According to Catherine Cessac, director of research at the Versailles Baroque Music Centre and the most respected French authority on the music of this period, “his Les Élémens and his astonishing overture, Le Chaos, would have sufficed to have made him a celebrity”. Rebel made his mark on the music of his time with his sonatas and the invention of the dance symphony, a new genre independent of theatrical context.
This issue also contains an important essay on L’Incoronazione di Poppea, Monteverdi’s last opera, and the first centred on human characters. This opera has been notable for the polemical argument regarding the extent of Monteverdi’s authorship and the manner in which it is performed, with some observers viewing the storyline as immoral, an issue at the heart of Uri Golomb’s article.
The respected English musicologist and conductor Peter Holman is the author of an article about the viola da gamba. The viola da gamba or bass viol, was to some extent superseded by the violoncello at the beginning of the eighteenth century, and began a new life as a solo instrument.
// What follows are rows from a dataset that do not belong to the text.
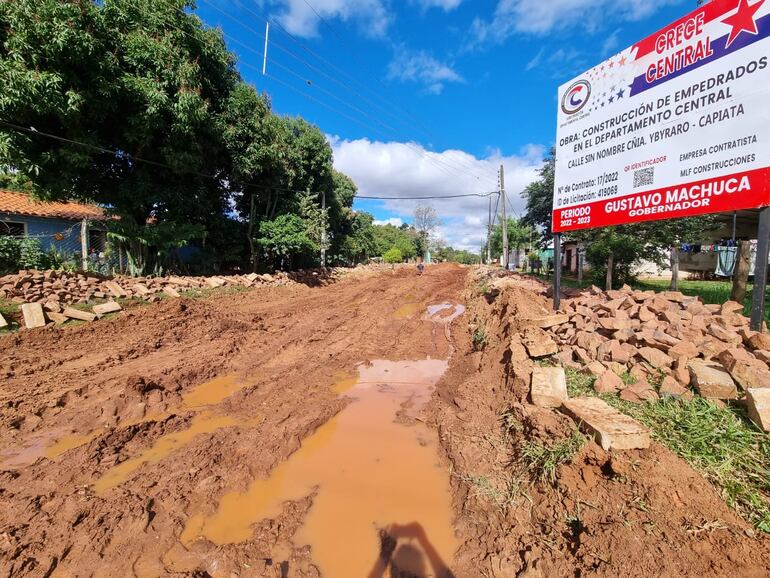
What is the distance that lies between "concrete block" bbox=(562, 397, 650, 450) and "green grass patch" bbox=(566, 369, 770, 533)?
0.96 feet

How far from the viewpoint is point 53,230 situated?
48.8ft

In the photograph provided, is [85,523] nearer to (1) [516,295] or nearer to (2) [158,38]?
(1) [516,295]

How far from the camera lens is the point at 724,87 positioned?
13.4ft

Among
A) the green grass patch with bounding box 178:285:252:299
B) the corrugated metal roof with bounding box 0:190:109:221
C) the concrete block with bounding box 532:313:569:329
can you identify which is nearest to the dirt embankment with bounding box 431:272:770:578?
the concrete block with bounding box 532:313:569:329

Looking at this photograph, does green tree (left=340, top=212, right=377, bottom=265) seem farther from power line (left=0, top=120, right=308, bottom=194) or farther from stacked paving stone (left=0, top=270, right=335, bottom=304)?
stacked paving stone (left=0, top=270, right=335, bottom=304)

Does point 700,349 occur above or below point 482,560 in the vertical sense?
above

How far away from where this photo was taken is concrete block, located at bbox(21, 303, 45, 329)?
281 inches

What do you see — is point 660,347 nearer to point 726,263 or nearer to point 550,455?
point 550,455

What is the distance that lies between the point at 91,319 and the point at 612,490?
9749mm

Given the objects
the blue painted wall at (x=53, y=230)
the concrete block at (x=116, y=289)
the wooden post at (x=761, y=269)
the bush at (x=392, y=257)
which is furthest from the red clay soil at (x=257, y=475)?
the bush at (x=392, y=257)

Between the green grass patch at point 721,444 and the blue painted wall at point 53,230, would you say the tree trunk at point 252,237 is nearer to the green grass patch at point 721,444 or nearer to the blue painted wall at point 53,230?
the blue painted wall at point 53,230

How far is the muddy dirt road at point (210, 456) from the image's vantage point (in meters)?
2.43

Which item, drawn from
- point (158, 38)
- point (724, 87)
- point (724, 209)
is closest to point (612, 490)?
point (724, 209)

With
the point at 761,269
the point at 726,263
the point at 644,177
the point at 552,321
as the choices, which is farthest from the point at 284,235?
the point at 726,263
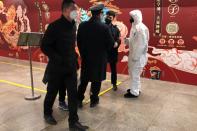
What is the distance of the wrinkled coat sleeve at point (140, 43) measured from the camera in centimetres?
412

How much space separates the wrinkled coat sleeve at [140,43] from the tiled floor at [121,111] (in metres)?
0.87

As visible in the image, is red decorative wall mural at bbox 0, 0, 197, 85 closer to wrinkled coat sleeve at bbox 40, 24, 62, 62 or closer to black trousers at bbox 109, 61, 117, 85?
black trousers at bbox 109, 61, 117, 85

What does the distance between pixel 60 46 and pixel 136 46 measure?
1.62 m

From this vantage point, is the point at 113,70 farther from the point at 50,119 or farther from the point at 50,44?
the point at 50,44

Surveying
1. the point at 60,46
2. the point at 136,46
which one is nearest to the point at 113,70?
the point at 136,46

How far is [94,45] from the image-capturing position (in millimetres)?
3658

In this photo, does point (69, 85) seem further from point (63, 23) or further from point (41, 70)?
point (41, 70)

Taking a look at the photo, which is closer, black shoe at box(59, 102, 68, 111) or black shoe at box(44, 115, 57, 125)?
black shoe at box(44, 115, 57, 125)

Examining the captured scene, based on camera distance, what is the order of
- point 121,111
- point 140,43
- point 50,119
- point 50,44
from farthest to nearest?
point 140,43, point 121,111, point 50,119, point 50,44

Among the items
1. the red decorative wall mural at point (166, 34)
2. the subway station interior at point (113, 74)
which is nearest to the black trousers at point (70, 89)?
the subway station interior at point (113, 74)

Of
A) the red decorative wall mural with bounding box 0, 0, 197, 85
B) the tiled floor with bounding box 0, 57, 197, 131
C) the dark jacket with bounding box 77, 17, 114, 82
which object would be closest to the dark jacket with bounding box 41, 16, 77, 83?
the dark jacket with bounding box 77, 17, 114, 82

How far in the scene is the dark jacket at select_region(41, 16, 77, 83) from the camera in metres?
3.03

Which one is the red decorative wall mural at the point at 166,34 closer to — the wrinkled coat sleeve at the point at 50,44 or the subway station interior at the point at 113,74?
the subway station interior at the point at 113,74

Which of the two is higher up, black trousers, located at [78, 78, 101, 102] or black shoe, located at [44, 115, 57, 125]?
black trousers, located at [78, 78, 101, 102]
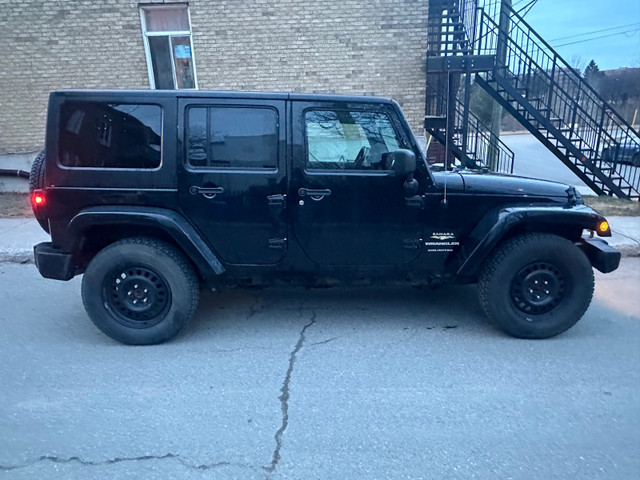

Holman describes how the instrument’s role in musical life changed over the course of the century, going from being representative of the seventeenth century to its association with modernity.
Interviews with two of today’s most important conductors – Nicholas McGegan and Jean-Claude Malgoire – one English, the other French, both with excellent careers and different views on baroque opera, complete issue 42, coinciding with the beginning of autumn. Undoubtedly a good moment to indulge in the pleasure of reading.